EXTRACT TO READ:
OK then, so I can just do something ala:

diff --git a/io_uring/memmap.c b/io_uring/memmap.c
index bf1527055679..d168752c206f 100644
--- a/io_uring/memmap.c
+++ b/io_uring/memmap.c
@@ -29,12 +29,8 @@ static void *io_mem_alloc_compound(struct page **pages, int nr_pages,
 	if (!page)
 		return NULL;
 
-	/* add pages, grab a ref to tail pages */
-	for (i = 0; i < nr_pages; i++) {
+	for (i = 0; i < nr_pages; i++)
 		pages[i] = page + i;
-		if (i)

COLLECTED DATA:
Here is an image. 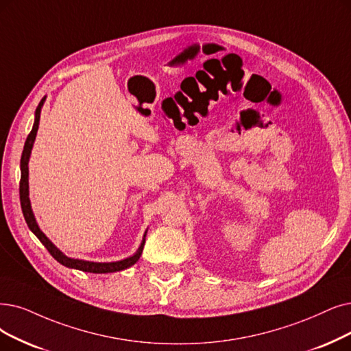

WHAT TO PRODUCE:
Could you quote the memmap.c diff message above in full, reproducing every character and line break unchanged?

COMPLETE ANSWER:
OK then, so I can just do something ala:

diff --git a/io_uring/memmap.c b/io_uring/memmap.c
index bf1527055679..d168752c206f 100644
--- a/io_uring/memmap.c
+++ b/io_uring/memmap.c
@@ -29,12 +29,8 @@ static void *io_mem_alloc_compound(struct page **pages, int nr_pages,
 	if (!page)
 		return NULL;
 
-	/* add pages, grab a ref to tail pages */
-	for (i = 0; i < nr_pages; i++) {
+	for (i = 0; i < nr_pages; i++)
 		pages[i] = page + i;
-		if (i)